→ Problem: Reproduce the listing below in its entirety. Change nothing.

··· Items ···

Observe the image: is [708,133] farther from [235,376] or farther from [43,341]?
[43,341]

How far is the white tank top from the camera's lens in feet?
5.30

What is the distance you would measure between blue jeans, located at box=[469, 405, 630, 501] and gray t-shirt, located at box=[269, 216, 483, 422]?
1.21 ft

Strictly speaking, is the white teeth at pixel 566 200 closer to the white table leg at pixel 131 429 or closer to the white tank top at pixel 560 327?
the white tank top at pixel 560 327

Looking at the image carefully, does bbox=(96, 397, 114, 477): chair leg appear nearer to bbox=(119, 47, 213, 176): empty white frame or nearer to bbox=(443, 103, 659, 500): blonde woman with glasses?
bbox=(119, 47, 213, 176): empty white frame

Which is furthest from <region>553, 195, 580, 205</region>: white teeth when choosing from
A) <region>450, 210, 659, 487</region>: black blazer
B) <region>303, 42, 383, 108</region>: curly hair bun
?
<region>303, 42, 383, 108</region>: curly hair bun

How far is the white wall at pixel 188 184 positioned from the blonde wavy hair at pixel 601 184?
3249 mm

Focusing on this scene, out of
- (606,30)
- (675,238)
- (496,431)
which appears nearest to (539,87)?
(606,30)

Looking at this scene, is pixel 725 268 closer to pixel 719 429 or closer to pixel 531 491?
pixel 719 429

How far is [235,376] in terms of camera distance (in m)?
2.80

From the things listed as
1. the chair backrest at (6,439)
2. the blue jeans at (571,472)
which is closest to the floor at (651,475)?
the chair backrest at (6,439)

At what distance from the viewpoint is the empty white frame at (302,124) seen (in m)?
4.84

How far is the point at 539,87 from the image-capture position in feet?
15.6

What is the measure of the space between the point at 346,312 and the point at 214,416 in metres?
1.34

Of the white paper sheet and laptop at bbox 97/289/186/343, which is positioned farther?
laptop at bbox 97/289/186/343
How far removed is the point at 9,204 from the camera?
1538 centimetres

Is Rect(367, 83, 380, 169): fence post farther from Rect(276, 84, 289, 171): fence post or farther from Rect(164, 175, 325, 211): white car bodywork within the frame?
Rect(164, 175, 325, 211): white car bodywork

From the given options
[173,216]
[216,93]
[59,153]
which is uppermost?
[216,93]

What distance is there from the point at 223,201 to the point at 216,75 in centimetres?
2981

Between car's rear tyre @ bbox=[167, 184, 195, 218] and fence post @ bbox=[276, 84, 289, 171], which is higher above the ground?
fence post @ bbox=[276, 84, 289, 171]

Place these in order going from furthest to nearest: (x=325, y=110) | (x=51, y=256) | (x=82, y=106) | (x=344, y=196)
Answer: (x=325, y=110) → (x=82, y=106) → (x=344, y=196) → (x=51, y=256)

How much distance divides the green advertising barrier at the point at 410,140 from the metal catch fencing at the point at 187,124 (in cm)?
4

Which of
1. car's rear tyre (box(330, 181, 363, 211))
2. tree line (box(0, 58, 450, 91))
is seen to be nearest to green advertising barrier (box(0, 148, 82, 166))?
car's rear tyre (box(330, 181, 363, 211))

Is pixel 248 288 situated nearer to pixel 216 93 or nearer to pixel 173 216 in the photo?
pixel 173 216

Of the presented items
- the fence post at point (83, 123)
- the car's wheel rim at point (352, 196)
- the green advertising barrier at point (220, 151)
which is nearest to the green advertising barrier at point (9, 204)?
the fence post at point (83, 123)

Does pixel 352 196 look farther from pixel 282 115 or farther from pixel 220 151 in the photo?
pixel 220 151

···

→ Solution for this exercise:
Observe the image: is [708,133] farther from [235,376] or farther from [43,341]?
[43,341]

How far is the white tank top from the camera's lens in feet?
5.30

What is the distance you would measure between blue jeans, located at box=[469, 405, 630, 501] and gray t-shirt, located at box=[269, 216, 483, 422]?
1.21 ft

Strictly speaking, is the white teeth at pixel 566 200 closer to the white table leg at pixel 131 429 or closer to the white tank top at pixel 560 327?
the white tank top at pixel 560 327

Looking at the image carefully, does bbox=(96, 397, 114, 477): chair leg appear nearer to bbox=(119, 47, 213, 176): empty white frame or nearer to bbox=(443, 103, 659, 500): blonde woman with glasses?
bbox=(119, 47, 213, 176): empty white frame

Which is furthest from <region>553, 195, 580, 205</region>: white teeth when choosing from
A) <region>450, 210, 659, 487</region>: black blazer
B) <region>303, 42, 383, 108</region>: curly hair bun
?
<region>303, 42, 383, 108</region>: curly hair bun

How far is the white wall at pixel 188 184 positioned from the blonde wavy hair at pixel 601 184?
3249 mm

Focusing on this scene, out of
- (606,30)
- (675,238)
- (496,431)
which appears nearest to (539,87)?
(606,30)

Looking at this scene, is pixel 725 268 closer to pixel 719 429 or closer to pixel 531 491?
pixel 719 429

How far is [235,376] in terms of camera distance (in m)?
2.80

From the things listed as
1. the chair backrest at (6,439)
2. the blue jeans at (571,472)
which is closest to the floor at (651,475)?
the chair backrest at (6,439)

At what distance from the viewpoint is the empty white frame at (302,124) seen (in m)?
4.84

How far is the point at 539,87 from the image-capture position in feet?
15.6

What is the measure of the space between the point at 346,312 and the point at 214,416 in metres?
1.34

Of the white paper sheet and laptop at bbox 97/289/186/343, which is positioned farther?
laptop at bbox 97/289/186/343
How far removed is the point at 9,204 from the camera?
1538 centimetres

Is Rect(367, 83, 380, 169): fence post farther from Rect(276, 84, 289, 171): fence post or farther from Rect(164, 175, 325, 211): white car bodywork within the frame?
Rect(164, 175, 325, 211): white car bodywork

From the given options
[173,216]
[216,93]
[59,153]
which is uppermost?
[216,93]

What distance is there from the point at 223,201 to the point at 216,75 in centimetres?
2981

Between car's rear tyre @ bbox=[167, 184, 195, 218] and fence post @ bbox=[276, 84, 289, 171], which is higher above the ground?
fence post @ bbox=[276, 84, 289, 171]

Place these in order going from furthest to nearest: (x=325, y=110) | (x=51, y=256) | (x=82, y=106) | (x=344, y=196)
Answer: (x=325, y=110) → (x=82, y=106) → (x=344, y=196) → (x=51, y=256)

How much distance divides the green advertising barrier at the point at 410,140 from the metal catch fencing at the point at 187,124 (in cm)?
4

Which of
1. car's rear tyre (box(330, 181, 363, 211))
2. tree line (box(0, 58, 450, 91))
is seen to be nearest to green advertising barrier (box(0, 148, 82, 166))?
car's rear tyre (box(330, 181, 363, 211))

Is pixel 248 288 situated nearer to pixel 216 93 or nearer to pixel 173 216 in the photo?
pixel 173 216

Of the presented items
- the fence post at point (83, 123)
- the car's wheel rim at point (352, 196)
- the green advertising barrier at point (220, 151)
which is nearest to the green advertising barrier at point (9, 204)?
the fence post at point (83, 123)

Does pixel 352 196 look farther from pixel 282 115 or farther from pixel 220 151 in the photo?
pixel 220 151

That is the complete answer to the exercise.